- [PAGE]

There was a diverse artistic response from artists in their representation of grief. For example, artists like the British painter, Louisa Starr Canziani (1845 – 1909), chose a realistic approach to depicting grief, as can be seen in her painting War News, 1900, which was painted during the Second Anglo-Boer War. The scene depicted creates the immediate impression that Canziani, while passing, just happens to chance upon a woman lost in her moment of grief.
Louisa Starr Canziani, War News, 1900, oil on canvas, Leighton House, Museum, 118.5 cm x 90.5 cm
In this painting an elderly man, possibly the young woman’s father is comforting her, in the street, seemingly lost for words. She holds her head in tears. The man is holding a newspaper, which may contain the most recent news of the casualties of the war. They are sitting on what appear to bechurch steps, with a closed church door behind them. The light suggests early morning, and that they are waiting for these church doors to open. These elements allude to the importance of religion, and how it offered necessary consolation in grief.

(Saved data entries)
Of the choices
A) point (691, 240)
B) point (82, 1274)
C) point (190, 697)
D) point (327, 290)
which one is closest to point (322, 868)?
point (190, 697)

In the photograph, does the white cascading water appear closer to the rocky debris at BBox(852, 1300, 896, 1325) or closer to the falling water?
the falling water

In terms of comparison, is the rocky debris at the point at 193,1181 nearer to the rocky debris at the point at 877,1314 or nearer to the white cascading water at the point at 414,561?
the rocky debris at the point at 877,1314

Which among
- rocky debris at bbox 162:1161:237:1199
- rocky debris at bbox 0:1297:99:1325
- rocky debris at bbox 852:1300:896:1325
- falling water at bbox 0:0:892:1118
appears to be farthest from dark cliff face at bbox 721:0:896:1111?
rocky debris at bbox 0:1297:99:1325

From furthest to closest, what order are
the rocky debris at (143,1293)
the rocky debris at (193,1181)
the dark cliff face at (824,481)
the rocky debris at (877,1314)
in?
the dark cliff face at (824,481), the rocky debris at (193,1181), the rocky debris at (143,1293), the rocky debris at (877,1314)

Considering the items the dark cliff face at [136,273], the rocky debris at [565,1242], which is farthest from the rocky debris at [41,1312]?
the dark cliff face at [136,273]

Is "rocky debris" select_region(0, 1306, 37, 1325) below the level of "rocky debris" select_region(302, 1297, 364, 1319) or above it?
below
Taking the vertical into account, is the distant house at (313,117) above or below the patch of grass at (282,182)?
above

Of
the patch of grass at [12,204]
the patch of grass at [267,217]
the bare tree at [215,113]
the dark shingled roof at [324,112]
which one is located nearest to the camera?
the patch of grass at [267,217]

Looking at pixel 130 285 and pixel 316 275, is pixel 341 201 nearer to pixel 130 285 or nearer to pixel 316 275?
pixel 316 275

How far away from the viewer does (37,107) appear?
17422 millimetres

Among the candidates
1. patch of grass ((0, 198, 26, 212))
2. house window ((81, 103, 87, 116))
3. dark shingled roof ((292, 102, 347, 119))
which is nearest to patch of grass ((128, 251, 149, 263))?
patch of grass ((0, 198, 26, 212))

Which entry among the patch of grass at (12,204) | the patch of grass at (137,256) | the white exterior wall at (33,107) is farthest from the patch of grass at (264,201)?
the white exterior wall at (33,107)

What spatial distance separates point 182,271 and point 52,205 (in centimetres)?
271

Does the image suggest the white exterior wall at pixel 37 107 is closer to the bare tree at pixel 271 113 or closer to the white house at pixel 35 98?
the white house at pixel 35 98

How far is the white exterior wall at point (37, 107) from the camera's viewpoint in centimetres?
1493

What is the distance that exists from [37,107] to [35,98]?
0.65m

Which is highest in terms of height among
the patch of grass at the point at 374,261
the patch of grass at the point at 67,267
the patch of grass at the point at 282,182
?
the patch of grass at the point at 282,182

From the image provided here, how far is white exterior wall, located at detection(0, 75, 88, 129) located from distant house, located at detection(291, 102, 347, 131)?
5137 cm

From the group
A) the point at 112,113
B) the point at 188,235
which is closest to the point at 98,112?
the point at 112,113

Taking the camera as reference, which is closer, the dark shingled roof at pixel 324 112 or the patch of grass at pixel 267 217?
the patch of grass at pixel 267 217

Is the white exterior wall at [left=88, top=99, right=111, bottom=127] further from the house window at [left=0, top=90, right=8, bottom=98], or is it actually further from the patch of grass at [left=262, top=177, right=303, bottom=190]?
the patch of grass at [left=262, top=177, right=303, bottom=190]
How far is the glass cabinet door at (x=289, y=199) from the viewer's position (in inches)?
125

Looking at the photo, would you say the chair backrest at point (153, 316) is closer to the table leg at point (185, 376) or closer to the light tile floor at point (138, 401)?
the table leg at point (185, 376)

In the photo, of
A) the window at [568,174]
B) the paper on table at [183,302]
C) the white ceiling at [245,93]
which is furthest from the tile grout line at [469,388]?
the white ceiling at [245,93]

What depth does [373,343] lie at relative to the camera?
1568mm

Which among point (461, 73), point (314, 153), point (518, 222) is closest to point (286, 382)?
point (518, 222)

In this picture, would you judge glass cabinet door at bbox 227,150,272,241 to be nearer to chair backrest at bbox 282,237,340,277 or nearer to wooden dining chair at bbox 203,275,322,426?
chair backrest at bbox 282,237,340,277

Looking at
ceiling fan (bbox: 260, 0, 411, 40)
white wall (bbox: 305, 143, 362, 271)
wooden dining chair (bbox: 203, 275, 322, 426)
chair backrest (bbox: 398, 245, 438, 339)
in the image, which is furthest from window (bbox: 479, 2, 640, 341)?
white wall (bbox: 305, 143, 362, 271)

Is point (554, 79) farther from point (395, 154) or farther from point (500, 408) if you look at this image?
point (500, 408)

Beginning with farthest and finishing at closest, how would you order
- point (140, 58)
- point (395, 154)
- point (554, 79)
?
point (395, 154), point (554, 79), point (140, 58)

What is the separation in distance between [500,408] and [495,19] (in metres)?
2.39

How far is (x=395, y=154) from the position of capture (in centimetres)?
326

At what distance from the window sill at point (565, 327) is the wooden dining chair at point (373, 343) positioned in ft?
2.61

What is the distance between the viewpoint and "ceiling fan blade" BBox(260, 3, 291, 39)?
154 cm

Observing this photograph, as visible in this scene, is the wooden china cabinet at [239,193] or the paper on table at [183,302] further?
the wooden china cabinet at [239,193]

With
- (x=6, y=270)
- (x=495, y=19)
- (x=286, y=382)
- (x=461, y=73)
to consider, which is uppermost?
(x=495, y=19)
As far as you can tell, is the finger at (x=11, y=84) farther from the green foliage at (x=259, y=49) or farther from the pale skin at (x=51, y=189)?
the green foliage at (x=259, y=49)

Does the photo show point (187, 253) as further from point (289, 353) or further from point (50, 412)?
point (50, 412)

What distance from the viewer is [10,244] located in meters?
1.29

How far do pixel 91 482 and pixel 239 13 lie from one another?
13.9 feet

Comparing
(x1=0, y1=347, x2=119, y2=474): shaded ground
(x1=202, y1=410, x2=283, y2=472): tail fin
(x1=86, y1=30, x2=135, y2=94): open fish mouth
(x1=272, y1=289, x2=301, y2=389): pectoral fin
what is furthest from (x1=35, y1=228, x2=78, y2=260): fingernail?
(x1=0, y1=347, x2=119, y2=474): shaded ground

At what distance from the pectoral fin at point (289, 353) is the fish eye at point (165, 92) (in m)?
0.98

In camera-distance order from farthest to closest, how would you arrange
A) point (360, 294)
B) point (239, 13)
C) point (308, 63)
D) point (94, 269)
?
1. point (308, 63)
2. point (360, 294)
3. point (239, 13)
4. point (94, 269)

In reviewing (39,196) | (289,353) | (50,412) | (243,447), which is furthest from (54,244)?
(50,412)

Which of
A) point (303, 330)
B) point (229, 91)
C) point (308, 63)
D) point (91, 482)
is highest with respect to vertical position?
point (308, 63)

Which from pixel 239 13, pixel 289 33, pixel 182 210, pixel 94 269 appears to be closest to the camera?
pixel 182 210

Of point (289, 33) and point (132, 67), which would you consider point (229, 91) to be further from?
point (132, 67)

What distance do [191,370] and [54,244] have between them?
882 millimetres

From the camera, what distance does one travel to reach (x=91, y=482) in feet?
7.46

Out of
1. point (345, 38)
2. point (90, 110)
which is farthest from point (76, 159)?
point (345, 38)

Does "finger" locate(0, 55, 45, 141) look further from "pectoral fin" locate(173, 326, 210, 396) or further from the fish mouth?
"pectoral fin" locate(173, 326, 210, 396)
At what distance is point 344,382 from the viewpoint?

- [LIST OF TASKS]
a - From the passage on how artists depicted grief, list each piece of information that the caption line under the painting gives about it.
b - Does the passage on how artists depicted grief support each statement? Answer yes or no for each, quoting the words that decide it.
(i) Canziani was a British painter.
(ii) War News was painted during the First World War.
(iii) The light in the painting suggests evening.
c - Carry on the passage on how artists depicted grief, starting after its last sentence.

- [RESPONSES TO THE EXERCISE]
a -
- Louisa Starr Canziani
- War News
- 1900
- oil on canvas
- Leighton House, Museum
- 118.5 cm x 90.5 cm

b -
(i) Yes: "the British painter, Louisa Starr Canziani"
(ii) No: "which was painted during the Second Anglo-Boer War"
(iii) No: "The light suggests early morning"

c -
However, Evelyn De Morgan’s (1855 – 1919) takes a very different creative approach, in her painting Pro Patria Mori, c. 1914 -18. It is a Symbolist painting, in which De Morgan’s and society’s interest in Spiritualism is very apparent. Due to the immense death toll during the First World War, the British Government had made the decision not to repatriate the bodies of the fallen soldiers. This prevented traditional mourning and burial practices, and in turn heightened society’s belief in Spiritualism, the resurrection and immortality of the soul.
Pro Patria Mori, c.1914-1918, pastel on board, photography (original destroyed in fire in 1991) De Morgan Collection
In this painting we see the mother and wife of a fallen soldier. They are mourning by his graveside. The grief of the older woman is palpable. In utter despair, she has collapsed onto the grave and is clinging onto the cross. Whereas, the younger woman is looking upwards with outstretched hands towards the resurrected spirit of her beloved husband, who is being embraced by an angel. This all symbolises the Spiritualist belief in spiritual redemption, and underscores the belief in hope and faith, to overcome loss.
However, George Clausen’s (1852 – 1944) painting Youth Mourning, 1916, painted at a similar time to De Morgan’s Pro Patria Mori, could not be, stylistically, any more different. Clausen painted this work in response to the horrors of the First World War, specifically, the death of his own daughter’s fiancé, Second Lieutenant Charles Geraint Christopher Payne, who died during the Battle of Neuve Chapelle, France.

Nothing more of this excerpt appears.